======== Document text
Fluorescent rocks subject of Friends of the Kibler School program
ELSA KERSCHNER/TIMES NEWS Jim Simpson brought part of his rock collection to the Kibler School for its Three Thursdays program.
Jim Simpson brought a portion of his collection of fluorescent rocks to the Kibler School for the final Three Thursdays program. He attended Kibler School as a classmate of Roy Christman, lived near Graver's Orchard, and is now a resident of Valley Forge. He graduated from Palmerton High School.
Simpson began collecting rocks when he was 10 years old.
The fluorescents look like any other rock until he shines an ultraviolet light on them. What you see is reflected light, he said.
The first rock, mostly white, shows orange, green, purple and red under ultraviolet light. He made his own lights and said the most expensive part is a filter that eliminates visible light.
Many of his stones come from Franklin, N.J. The mine supplied ore to New Jersey Zinc Company. Most people associate green and red with franklinite, but franklinite doesn't fluoresce, said Simpson.
At one time he thought yellow and blue meant dioxide but found it is not.
Fluorescense got its name from fluorite in England. He buys and sells rocks and said a rock with both red and green is the most valuable.
There are short wave and long wave ultraviolet lights. The long wave is not as bright when it fluoresces. It is also safer because it can be looked at without damaging the eyes.
If a hand is under a short wave light for a couple minutes it will sunburn. The eyes can go blind but usually that will go away in a day.
The sun is the most powerful ultraviolet light. If it wasn't for the atmosphere acting as a filter, no life would have developed on earth. Ultraviolet light is known for its germ-killing effect.
================
======== Dataset extract
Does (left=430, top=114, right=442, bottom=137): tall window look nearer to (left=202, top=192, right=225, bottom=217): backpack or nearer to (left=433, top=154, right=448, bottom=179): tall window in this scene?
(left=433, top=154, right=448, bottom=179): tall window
================
_Instruction A_
Under ultraviolet light, which colors does the first rock in the fluorescent rocks article show?
_Instruction B_
Rewrite the paragraph of the fluorescent rocks article that begins "There are short wave and long wave" as a short bulleted list.
_Instruction C_
Continue the fluorescent rocks article from its final sentence.

_Exercise response A_
Orange, green, purple and red.

_Exercise response B_
- Ultraviolet lights come in short wave and long wave.
- Long wave light is not as bright when it fluoresces.
- Long wave light is safer because it can be looked at without damaging the eyes.

_Exercise response C_
When willemite is found it means there are zinc deposits. Other minerals will be found in the same area. Although first found at Franklin, no one named it until the people of Belgium named it after their King William.
Simpson said collectors of fluorescent rocks are the lunatic fringe of rock collecting.
His are powerful lamps and he will take them to an area where fluorescent rocks may be found and shine it on the ground till something shines.
In Canada there is a 10-acre zinc dump. The valuable ore has all been taken out, so he sets up a generator and looks for rocks.
"Collecting is easy if you only want bright and pretty," he said.
Just before Halloween there is an Ultraviolation show in Bucks County. Windows will be blacked out every half hour and then the lights will be turned off for a half hour.
Its theme is "If your rock doesn't glow, this show's not for you."
Franklin is known as the fluorescent capital of the world. The ore was imported to Palmerton and, after years of smelting, the entire landscape is covered with zinc.
He said Pennsylvania fluorescents are not as spectacular as those from New Jersey other areas. Since he buys and sells he looks for the bright colors. One Pennsylvania site he mentioned is near Perkiomenville which "has a vein that fluoresces very nicely."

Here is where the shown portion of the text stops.